_STATED GOAL_.
Output the lines of the listing below as a numbered list, leaving out blank lines.

* BEGIN INPUT ROWS *

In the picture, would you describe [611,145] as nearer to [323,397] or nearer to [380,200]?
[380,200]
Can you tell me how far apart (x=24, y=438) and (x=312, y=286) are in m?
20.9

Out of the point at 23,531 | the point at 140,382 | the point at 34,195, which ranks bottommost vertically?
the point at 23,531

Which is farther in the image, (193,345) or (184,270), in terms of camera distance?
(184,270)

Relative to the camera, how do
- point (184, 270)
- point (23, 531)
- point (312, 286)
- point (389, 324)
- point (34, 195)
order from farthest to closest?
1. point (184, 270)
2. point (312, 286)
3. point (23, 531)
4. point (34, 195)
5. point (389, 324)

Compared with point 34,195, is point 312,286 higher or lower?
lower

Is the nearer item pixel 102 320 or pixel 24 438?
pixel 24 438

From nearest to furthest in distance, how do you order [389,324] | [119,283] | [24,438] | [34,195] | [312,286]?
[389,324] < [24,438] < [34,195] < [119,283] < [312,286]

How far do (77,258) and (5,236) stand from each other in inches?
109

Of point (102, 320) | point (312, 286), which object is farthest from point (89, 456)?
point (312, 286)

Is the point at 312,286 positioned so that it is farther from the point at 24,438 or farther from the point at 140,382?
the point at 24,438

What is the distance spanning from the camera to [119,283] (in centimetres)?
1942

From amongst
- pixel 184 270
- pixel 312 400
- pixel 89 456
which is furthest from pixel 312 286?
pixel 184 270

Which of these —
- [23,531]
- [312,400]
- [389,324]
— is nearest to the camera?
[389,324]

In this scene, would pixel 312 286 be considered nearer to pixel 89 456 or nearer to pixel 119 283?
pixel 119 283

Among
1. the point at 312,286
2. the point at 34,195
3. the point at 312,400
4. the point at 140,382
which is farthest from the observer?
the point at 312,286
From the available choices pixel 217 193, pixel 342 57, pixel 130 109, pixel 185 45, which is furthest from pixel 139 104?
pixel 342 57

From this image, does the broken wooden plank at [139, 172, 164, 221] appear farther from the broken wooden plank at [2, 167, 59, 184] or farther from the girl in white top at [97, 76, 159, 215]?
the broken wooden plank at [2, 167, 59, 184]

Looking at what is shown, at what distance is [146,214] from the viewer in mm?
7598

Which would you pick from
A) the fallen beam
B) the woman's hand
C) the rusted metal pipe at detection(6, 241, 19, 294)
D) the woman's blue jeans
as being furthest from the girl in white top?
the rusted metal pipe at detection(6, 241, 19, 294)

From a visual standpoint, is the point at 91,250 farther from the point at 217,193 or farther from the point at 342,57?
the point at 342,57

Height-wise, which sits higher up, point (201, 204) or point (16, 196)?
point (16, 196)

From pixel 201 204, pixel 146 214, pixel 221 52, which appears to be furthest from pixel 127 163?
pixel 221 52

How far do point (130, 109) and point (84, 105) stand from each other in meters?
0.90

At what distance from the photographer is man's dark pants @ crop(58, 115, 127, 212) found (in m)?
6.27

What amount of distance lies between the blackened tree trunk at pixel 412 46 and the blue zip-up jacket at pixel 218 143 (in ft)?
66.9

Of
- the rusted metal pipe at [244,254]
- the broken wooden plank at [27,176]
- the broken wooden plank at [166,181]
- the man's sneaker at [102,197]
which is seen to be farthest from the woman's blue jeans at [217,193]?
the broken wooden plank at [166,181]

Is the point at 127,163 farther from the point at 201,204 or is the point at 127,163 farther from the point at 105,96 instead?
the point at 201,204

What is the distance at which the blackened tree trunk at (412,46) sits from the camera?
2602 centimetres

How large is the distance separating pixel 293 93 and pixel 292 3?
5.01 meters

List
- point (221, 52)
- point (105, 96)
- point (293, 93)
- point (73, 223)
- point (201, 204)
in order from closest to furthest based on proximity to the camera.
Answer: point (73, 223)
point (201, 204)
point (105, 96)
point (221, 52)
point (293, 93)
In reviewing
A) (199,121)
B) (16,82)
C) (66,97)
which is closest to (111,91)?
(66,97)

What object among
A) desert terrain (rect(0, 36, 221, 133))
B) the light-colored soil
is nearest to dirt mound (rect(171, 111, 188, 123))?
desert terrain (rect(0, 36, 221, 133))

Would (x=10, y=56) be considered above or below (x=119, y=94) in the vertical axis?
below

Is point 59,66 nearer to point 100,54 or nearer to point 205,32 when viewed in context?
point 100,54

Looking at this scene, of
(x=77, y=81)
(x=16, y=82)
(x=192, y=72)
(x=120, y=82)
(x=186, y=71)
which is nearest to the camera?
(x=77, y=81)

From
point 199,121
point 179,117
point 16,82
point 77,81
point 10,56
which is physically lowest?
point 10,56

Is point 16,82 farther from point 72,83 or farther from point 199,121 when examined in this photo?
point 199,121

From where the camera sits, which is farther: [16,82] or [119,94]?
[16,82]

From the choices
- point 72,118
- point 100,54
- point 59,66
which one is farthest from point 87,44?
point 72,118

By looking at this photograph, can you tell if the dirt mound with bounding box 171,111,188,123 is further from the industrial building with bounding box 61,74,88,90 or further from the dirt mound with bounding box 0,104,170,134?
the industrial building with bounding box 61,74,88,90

* END INPUT ROWS *

_REPLY_.
1. In the picture, would you describe [611,145] as nearer to [323,397] or nearer to [380,200]?
2. [380,200]
3. Can you tell me how far apart (x=24, y=438) and (x=312, y=286) are in m?
4. 20.9
5. Out of the point at 23,531 | the point at 140,382 | the point at 34,195, which ranks bottommost vertically?
6. the point at 23,531
7. Which is farther in the image, (193,345) or (184,270), in terms of camera distance?
8. (184,270)
9. Relative to the camera, how do
10. - point (184, 270)
11. - point (23, 531)
12. - point (312, 286)
13. - point (389, 324)
14. - point (34, 195)
15. order from farthest to closest?
16. 1. point (184, 270)
17. 2. point (312, 286)
18. 3. point (23, 531)
19. 4. point (34, 195)
20. 5. point (389, 324)
21. Compared with point 34,195, is point 312,286 higher or lower?
22. lower
23. Is the nearer item pixel 102 320 or pixel 24 438?
24. pixel 24 438
25. From nearest to furthest in distance, how do you order [389,324] | [119,283] | [24,438] | [34,195] | [312,286]?
26. [389,324] < [24,438] < [34,195] < [119,283] < [312,286]
27. How far do (77,258) and (5,236) stand from each other in inches?
28. 109
29. Of point (102, 320) | point (312, 286), which object is farthest from point (89, 456)?
30. point (312, 286)
31. Is the point at 312,286 positioned so that it is farther from the point at 24,438 or farther from the point at 140,382?
32. the point at 24,438
33. What is the distance spanning from the camera to [119,283] (in centimetres)?
34. 1942
35. From amongst
36. - pixel 184 270
37. - pixel 312 400
38. - pixel 89 456
39. which is furthest from pixel 312 286?
40. pixel 184 270
41. Which of these —
42. - [23,531]
43. - [312,400]
44. - [389,324]
45. — is nearest to the camera?
46. [389,324]
47. In this scene, would pixel 312 286 be considered nearer to pixel 89 456 or nearer to pixel 119 283?
48. pixel 119 283
49. Among
50. 1. the point at 312,286
51. 2. the point at 34,195
52. 3. the point at 312,400
53. 4. the point at 140,382
54. which is farthest from the observer?
55. the point at 312,286
56. From the available choices pixel 217 193, pixel 342 57, pixel 130 109, pixel 185 45, which is furthest from pixel 139 104?
57. pixel 342 57
58. From this image, does the broken wooden plank at [139, 172, 164, 221] appear farther from the broken wooden plank at [2, 167, 59, 184] or farther from the girl in white top at [97, 76, 159, 215]?
59. the broken wooden plank at [2, 167, 59, 184]
60. Looking at what is shown, at what distance is [146,214] from the viewer in mm?
61. 7598
62. Which would you pick from
63. A) the fallen beam
64. B) the woman's hand
65. C) the rusted metal pipe at detection(6, 241, 19, 294)
66. D) the woman's blue jeans
67. as being furthest from the girl in white top?
68. the rusted metal pipe at detection(6, 241, 19, 294)
69. From a visual standpoint, is the point at 91,250 farther from the point at 217,193 or farther from the point at 342,57?
70. the point at 342,57
71. Height-wise, which sits higher up, point (201, 204) or point (16, 196)?
72. point (16, 196)
73. From pixel 201 204, pixel 146 214, pixel 221 52, which appears to be furthest from pixel 127 163?
74. pixel 221 52
75. How far do point (130, 109) and point (84, 105) stand from each other in meters?
76. 0.90
77. At what distance from the photographer is man's dark pants @ crop(58, 115, 127, 212) found (in m)?
78. 6.27
79. What amount of distance lies between the blackened tree trunk at pixel 412 46 and the blue zip-up jacket at pixel 218 143 (in ft)?
80. 66.9
81. Of
82. - the rusted metal pipe at [244,254]
83. - the broken wooden plank at [27,176]
84. - the broken wooden plank at [166,181]
85. - the man's sneaker at [102,197]
86. which is seen to be farthest from the woman's blue jeans at [217,193]?
87. the broken wooden plank at [166,181]
88. Is the point at 127,163 farther from the point at 201,204 or is the point at 127,163 farther from the point at 105,96 instead?
89. the point at 201,204
90. What is the distance at which the blackened tree trunk at (412,46) sits from the camera?
91. 2602 centimetres
92. How large is the distance separating pixel 293 93 and pixel 292 3?
93. 5.01 meters
94. List
95. - point (221, 52)
96. - point (105, 96)
97. - point (293, 93)
98. - point (73, 223)
99. - point (201, 204)
100. in order from closest to furthest based on proximity to the camera.
101. Answer: point (73, 223)
102. point (201, 204)
103. point (105, 96)
104. point (221, 52)
105. point (293, 93)
106. In reviewing
107. A) (199,121)
108. B) (16,82)
109. C) (66,97)
110. which is closest to (111,91)?
111. (66,97)
112. What object among
113. A) desert terrain (rect(0, 36, 221, 133))
114. B) the light-colored soil
115. is nearest to dirt mound (rect(171, 111, 188, 123))?
116. desert terrain (rect(0, 36, 221, 133))
117. Would (x=10, y=56) be considered above or below (x=119, y=94) in the vertical axis?
118. below
119. Is point 59,66 nearer to point 100,54 or nearer to point 205,32 when viewed in context?
120. point 100,54
121. Looking at this scene, of
122. (x=77, y=81)
123. (x=16, y=82)
124. (x=192, y=72)
125. (x=120, y=82)
126. (x=186, y=71)
127. which is nearest to the camera?
128. (x=77, y=81)
129. From
130. point 199,121
131. point 179,117
132. point 16,82
133. point 77,81
134. point 10,56
135. which is physically lowest?
136. point 10,56
137. Is point 16,82 farther from point 72,83 or farther from point 199,121 when examined in this photo?
138. point 199,121
139. From where the camera sits, which is farther: [16,82] or [119,94]?
140. [16,82]
141. From the choices
142. - point 72,118
143. - point 100,54
144. - point 59,66
145. which one is farthest from point 87,44?
146. point 72,118
147. By looking at this photograph, can you tell if the dirt mound with bounding box 171,111,188,123 is further from the industrial building with bounding box 61,74,88,90 or further from the dirt mound with bounding box 0,104,170,134?
148. the industrial building with bounding box 61,74,88,90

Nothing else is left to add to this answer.